Objective: The prognostic value of cerebrospinal fluid neurofilament light chain, total tau, phosphorylated tau181 , and amyloid beta1-42 was examined in frontotemporal dementia subtypes.

Methods: We compared baseline biomarkers between 49 controls, 40 patients with behavioral variant frontotemporal dementia, 24 with semantic variant primary progressive aphasia, and 26 with nonfluent variant primary progressive aphasia. Linear mixed effect models were used to assess the value of baseline biomarkers in predicting clinical and radiographic change in patient cohorts over multiple yearly follow up visits.

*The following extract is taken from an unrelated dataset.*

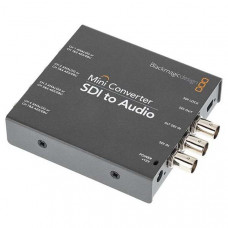 Конвертер Blackmagic Mini Converter SDI to Audio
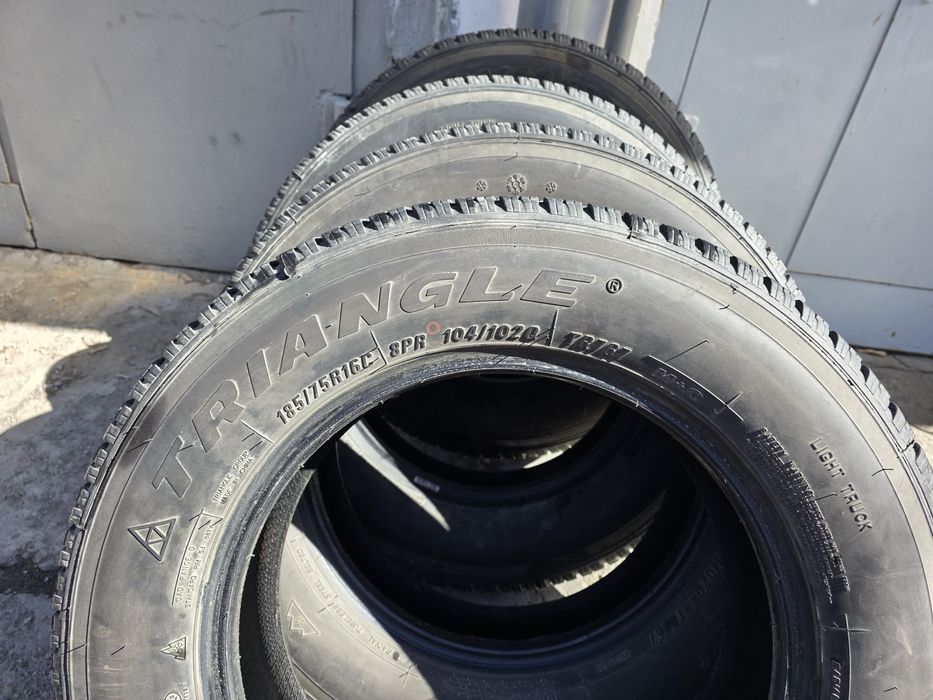 Продам шины на газель. TRIANGEL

Results: Neurofilament light chain concentrations were lowest in controls. Elevated baseline neurofilament light chain predicted faster worsening in clinical severity, frontotemporal volume and frontotemporal fractional anisotropy in patients with behavioral variant frontotemporal dementia and nonfluent variant primary progressive aphasia. High total tau similarly predicted faster progression in nonfluent variant primary progressive aphasia. In behavioral variant frontotemporal dementia, higher phosphorylated tau181 predicted faster clinical progression whereas lower amyloid beta1-42 predicted faster volumetric and fractional anisotropy reduction. Neurofilament light chain and phosphorylated tau181 were of greater predictive value in patients with tau pathology as compared to TDP-43 pathology. Baseline neurofilament light chain correlated with baseline clinical severity and frontotemporal volume in behavioral variant frontotemporal dementia. Baseline total tau correlated with baseline clinical severity in semantic variant primary progressive aphasia.

Interpretation: High cerebrospinal fluid neurofilament light chain predicts more aggressive disease in behavioral variant frontotemporal dementia and nonfluent variant primary progressive aphasia. Total tau, phosphorylated tau181 , and amyloid beta1-42 also predict some measures of disease aggressiveness in frontotemporal dementia.